1. An LED lamp scattering heat by exchanging currents comprising a seat body including an accommodating chamber, a light module installed within said accommodating chamber, and a cooling device connected to said light module; wherein, said light module has an electrically-connected circuit board, an optical reflector disposed on said circuit board, and at least one LED unit disposed on said circuit board; said cooling device having a fan installed under said circuit board, and a fin set disposed between said circuit board and said fan for enveloping said optical reflector; heat generated by said LED lamp being scattered by said fan and guided out by said fin set;

wherein, a current guider is installed inside said seat body for dividing said accommodating chamber into at least one first current channel and at least one second current channel; said first current channel accommodating said light module; on a periphery of said seat body defining at least one first opening that is disposed correspondingly to said second current channel and at least one second opening that is disposed near said fan; said second current channel being able to communicate with an exterior of said seat body via said first opening; said second opening being disposed direct to said fan, thereby introducing external currents into said second current channel, then guiding said external currents out of said first opening, and thence allowing said external currents to enter said second opening of said seat body and meet said fan by which said external air hence emanates from said first current channel.

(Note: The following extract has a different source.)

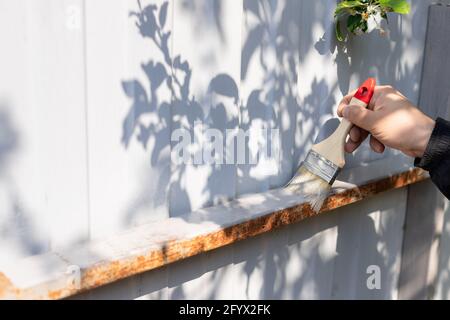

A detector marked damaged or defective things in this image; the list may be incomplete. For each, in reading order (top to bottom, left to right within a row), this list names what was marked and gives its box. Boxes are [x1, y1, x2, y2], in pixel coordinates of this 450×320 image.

rust stain [0, 168, 428, 300]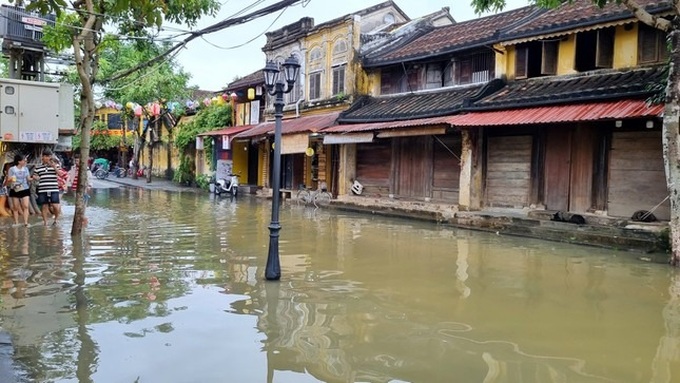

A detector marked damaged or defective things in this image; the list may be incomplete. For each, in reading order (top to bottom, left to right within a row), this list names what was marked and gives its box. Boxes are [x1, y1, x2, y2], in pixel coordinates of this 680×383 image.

2. The LED lamp as claimed in claim 1, wherein, said current guider includes a main body and a plurality of fin units extended from said main body.

3. The LED lamp as claimed in claim 2, wherein, a protective cover is connected to a rim of said seat body, and said protective cover provides a plurality of openings formed thereon for communicating with said first current channel and said second current channel.

4. The LED lamp as claimed in claim 3, wherein, said current guider is integrally attached to said protective cover, facilitating a division of said first current channel and said second current channel in said accommodating chamber when said protective cover is connected to said seat body.

5. The LED lamp as claimed in claim 1, wherein, a protective cover is connected to a rim of said seat body, and said protective cover provides a plurality of openings formed thereon for communicating with said first current channel and said second current channel.

6. The LED lamp as claimed in claim 5, wherein, said current guider is integrally attached to said protective cover, facilitating a division of said first current channel and said second current channel in said accommodating chamber when said protective cover is connected to said seat body.